### [Exercise objective]
In the records below, the part to copy starts at the line containing "Imagem de Reparo" and goes to the last line; output it exactly, without pictures.
● ● ● ● ● ● ●
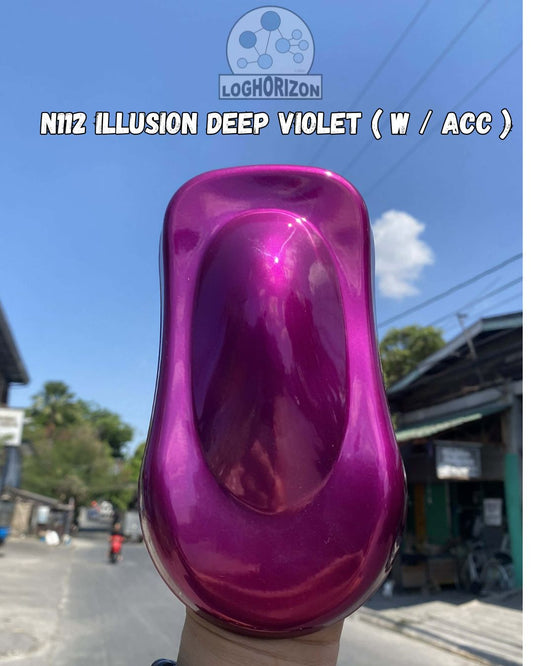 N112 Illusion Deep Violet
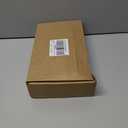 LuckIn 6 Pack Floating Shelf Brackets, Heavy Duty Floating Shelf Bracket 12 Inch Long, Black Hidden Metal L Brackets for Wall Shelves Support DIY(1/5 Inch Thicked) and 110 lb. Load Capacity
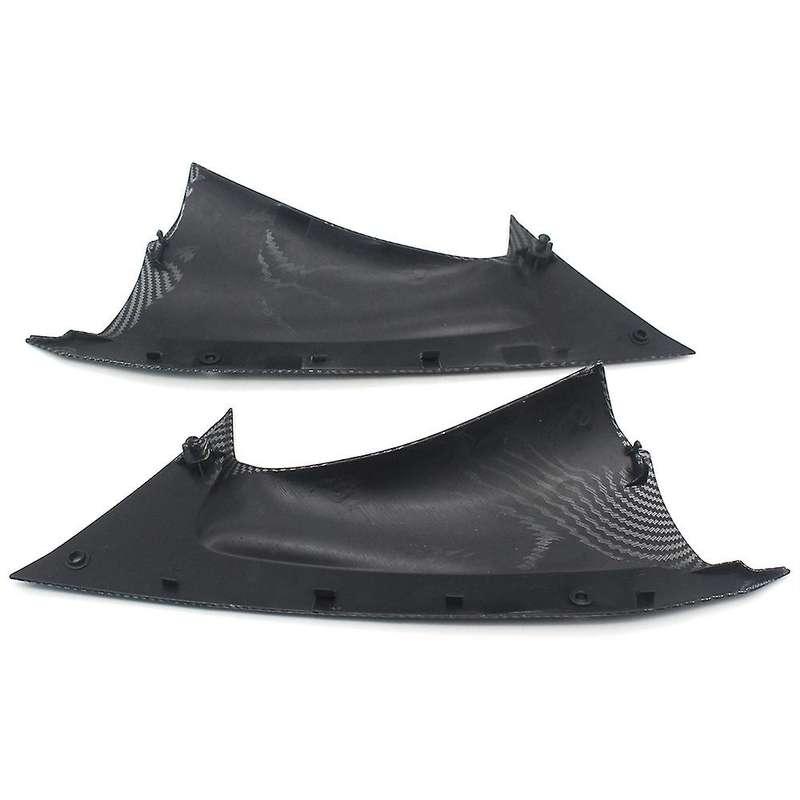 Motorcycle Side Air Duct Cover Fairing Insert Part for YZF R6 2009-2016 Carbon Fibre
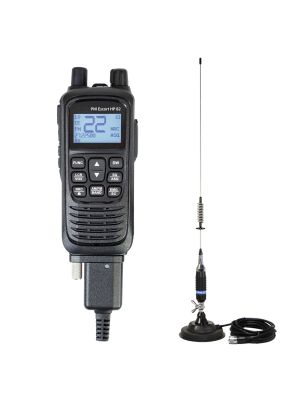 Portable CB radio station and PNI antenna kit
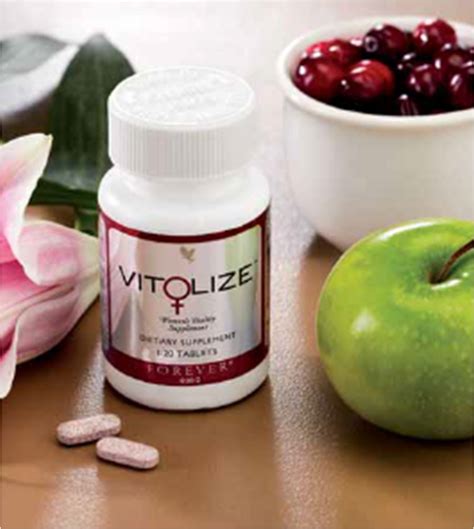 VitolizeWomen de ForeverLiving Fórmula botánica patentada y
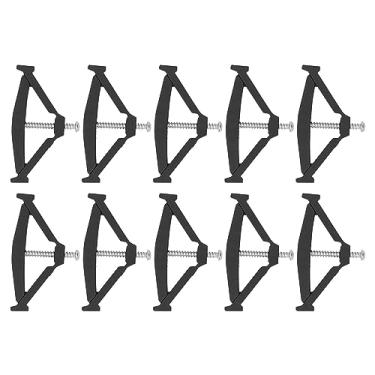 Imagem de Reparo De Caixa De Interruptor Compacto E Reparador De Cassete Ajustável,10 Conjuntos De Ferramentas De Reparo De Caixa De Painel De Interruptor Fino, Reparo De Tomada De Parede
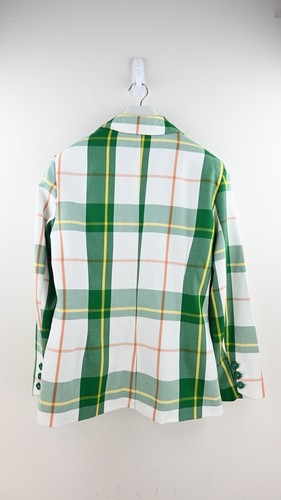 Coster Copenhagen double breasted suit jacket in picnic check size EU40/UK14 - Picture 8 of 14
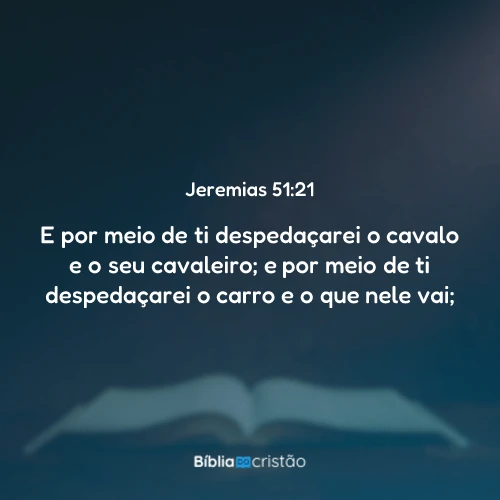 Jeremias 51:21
● ● ● ● ● ● ●
### [Response to the task]
 Imagem de Reparo De Caixa De Interruptor Compacto E Reparador De Cassete Ajustável,10 Conjuntos De Ferramentas De Reparo De Caixa De Painel De Interruptor Fino, Reparo De Tomada De Parede
 Coster Copenhagen double breasted suit jacket in picnic check size EU40/UK14 - Picture 8 of 14
 Jeremias 51:21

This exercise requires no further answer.